Голоса тишины - страница 29
Со времен катакомбного искусства нам достаточно известно, какова вселенная, где он эти суждения не согласует, а мы угадываем, как далеко звучит такое согласие. Этот резонанс останавливает нас в музее Акрополя перед «Головой Эфеба»[102] и «Корой Евтидикос»[103], первыми лицами, которые были просто человеческими. На фронтальных статуях неизвестных авторов стало вырисовываться то, чего не знали ни Египет, ни Месопотамия, ни Иран, ни какое бы то ни было искусство и что исчезнет в торжественных образах Акрополя: улыбка.

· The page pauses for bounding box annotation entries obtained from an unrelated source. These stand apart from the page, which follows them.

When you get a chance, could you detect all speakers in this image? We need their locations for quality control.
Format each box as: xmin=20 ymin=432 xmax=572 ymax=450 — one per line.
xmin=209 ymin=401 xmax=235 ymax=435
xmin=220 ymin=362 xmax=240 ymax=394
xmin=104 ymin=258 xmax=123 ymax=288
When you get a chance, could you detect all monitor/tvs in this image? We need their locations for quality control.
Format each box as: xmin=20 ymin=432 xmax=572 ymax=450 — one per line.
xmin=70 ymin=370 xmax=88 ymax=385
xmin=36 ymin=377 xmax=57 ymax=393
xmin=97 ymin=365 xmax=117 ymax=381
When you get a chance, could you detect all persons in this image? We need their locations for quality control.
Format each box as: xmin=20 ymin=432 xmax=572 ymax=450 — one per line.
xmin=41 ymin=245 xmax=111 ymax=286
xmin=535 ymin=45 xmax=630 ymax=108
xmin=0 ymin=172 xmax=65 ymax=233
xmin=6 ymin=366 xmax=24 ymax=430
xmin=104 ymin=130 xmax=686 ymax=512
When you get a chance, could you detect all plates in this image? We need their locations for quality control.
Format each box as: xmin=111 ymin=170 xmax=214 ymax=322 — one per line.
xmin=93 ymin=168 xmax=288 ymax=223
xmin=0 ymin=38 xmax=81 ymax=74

Гораздо более, нежели в драпированных одеждах, Греция видна в этих приподнятых уголках губ, которые напоминают об Одиссее и не имеют отношения ни к буддизму, ни к тому, что намечается на некоторых лицах XVIII династии[104], ибо, какая бы она ни была, простая или нет, улыбка эта адресована тому, кто на неё смотрит. Всякий раз, как она появляется, вот-вот родится нечто греческое, будь то в улыбке Реймса или в улыбке Флоренции, и всякий раз, как человек становится властелином, он в согласии с миром вновь обретает хрупкое господство над неотвязным и ограниченным царством, которое он впервые завоевал в дельфийском Акрополе.
Улыбка, танцовщицы, послушные не ритуалу, а инстинкту, постепенное распространение женского ню, – всё это симптомы мира, где человек из своих предпочтений создаёт ценности.

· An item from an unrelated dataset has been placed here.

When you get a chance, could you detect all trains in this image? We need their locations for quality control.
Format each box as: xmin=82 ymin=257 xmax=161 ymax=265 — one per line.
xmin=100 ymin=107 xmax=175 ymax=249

В цивилизациях Востока ни счастье, ни человек не были высокими ценностями. А потому то, что их выражает, было мало представлено: Евфрату были чужды образы удовольствия, как они чужды и искусству модернизма. Ему была известна сексуальность, но то была фатальность, удовольствие же – противоположность фатальности. Только Эгейская цивилизация иногда предчувствовала…
Архаическая статуя Коры в пеплосе. Аттическая работа, паросский мрамор, 530 г. до н. э.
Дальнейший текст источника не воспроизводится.